Andrei Molodkin thus intends to question the reason why “destroying people’s lives means nothing, but destroying art is a huge taboo in the world”. According to him, it is not about activism but an artistic project that he calls “Dead Man’s Switch” and which he sees as a collaborative work. Molodkin reportedly spent six months trying to persuade collectors and artists to donate their works. Artists like Andres Serrano, Franko B, Santiago Sierra and Sarah Lucas donated their own works for the project. The owner of the Milan gallery Giampaolo Abbondio confirmed to the Sky News television channel that he had given a work by Picasso to Molodkin.

The artworks will be placed in plywood crates next to a pneumatic pump that connects two barrels, one containing acid powder and the other an accelerator capable of triggering a chemical reaction strong enough to destroy the entire contents of the safe in two hours.
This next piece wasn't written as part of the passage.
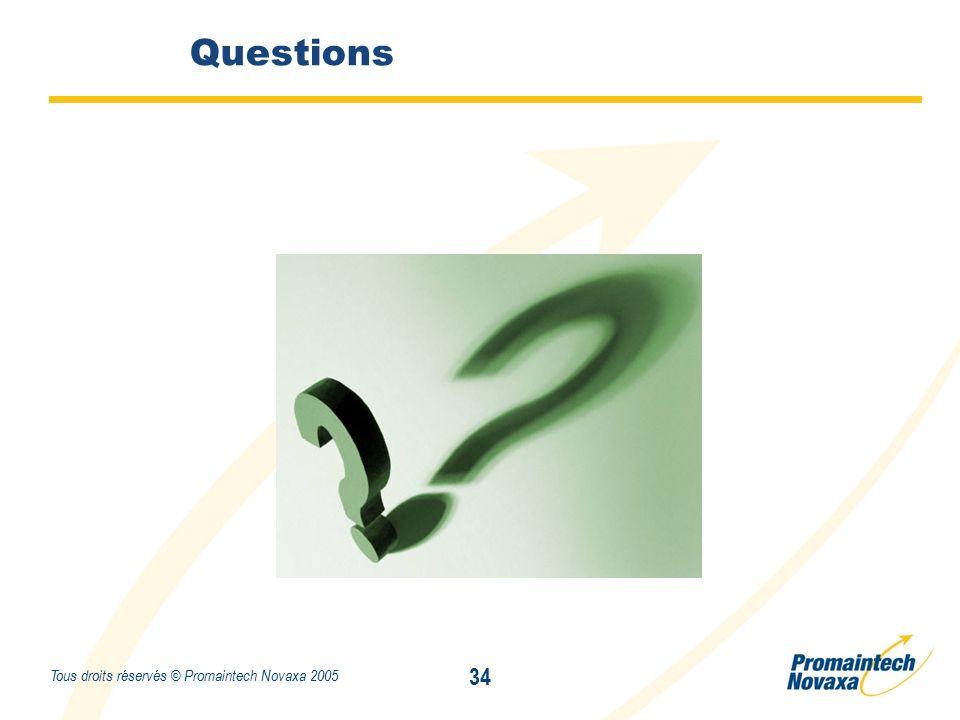Titre 34 Tous droits réservés © Promaintech Novaxa 2005 Questions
This chest is currently in Molodkin’s studio in the south of France, but the artist would like to transfer it to a museum. A 24-hour countdown will begin daily and can only be reset if someone close to Julian Assange confirms each day that the latter is still alive.

For Andrei Molodkin, the imprisonment of Julian Assange – accused of having disclosed classified American military and diplomatic documents – is scandalous. Molodkin says he met his wife Stella Assange and members of WikiLeaks in March 2023, at a London exhibition organized by the art association a/political. Stella Assange confirmed to the New Yorker that her husband knows and approves of the project, which she herself describes as “protective measure, a sort of human shield but in the form of art”.
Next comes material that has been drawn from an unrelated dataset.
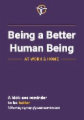 Being a Better Human Being at Work & Home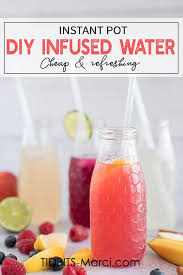 forget waiting hours for homemade flavored water instant pot infused water is more flavorful and can be ready in just a few minutes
Julien Assange has been imprisoned on remand in Belmarsh, south-east London, for almost five years. He will appear in court on February 20 and 21 to try to oppose his extradition to the United States, where he risks up to 175 years in prison.

Andrei Molodkin is more or less known for his socially conscious works of art, in which he frequently incorporates human blood, crude oil and steel. In 2022, he created a large portrait of Vladimir Putin using blood donated by his Ukrainian friends. In 2023, it is Prince Harry’s memoir which this time he sprays with blood from Afghan donors, to protest against the way in which the work describes the murder of Taliban fighters. An activism that recalls the “performance” of Piotr Pavlenski sentenced to 6 months in prison, subject to change, last October in the Griveaux affair.

His project “Dead Man’s Switch” takes place in a context where artistic vandalism for the benefit of a cause is increasingly frequent. Recently, activists from the Food Response movement doused the Mona Lisa and then Monet’s Le Printemps with soup, fortunately protected by glass.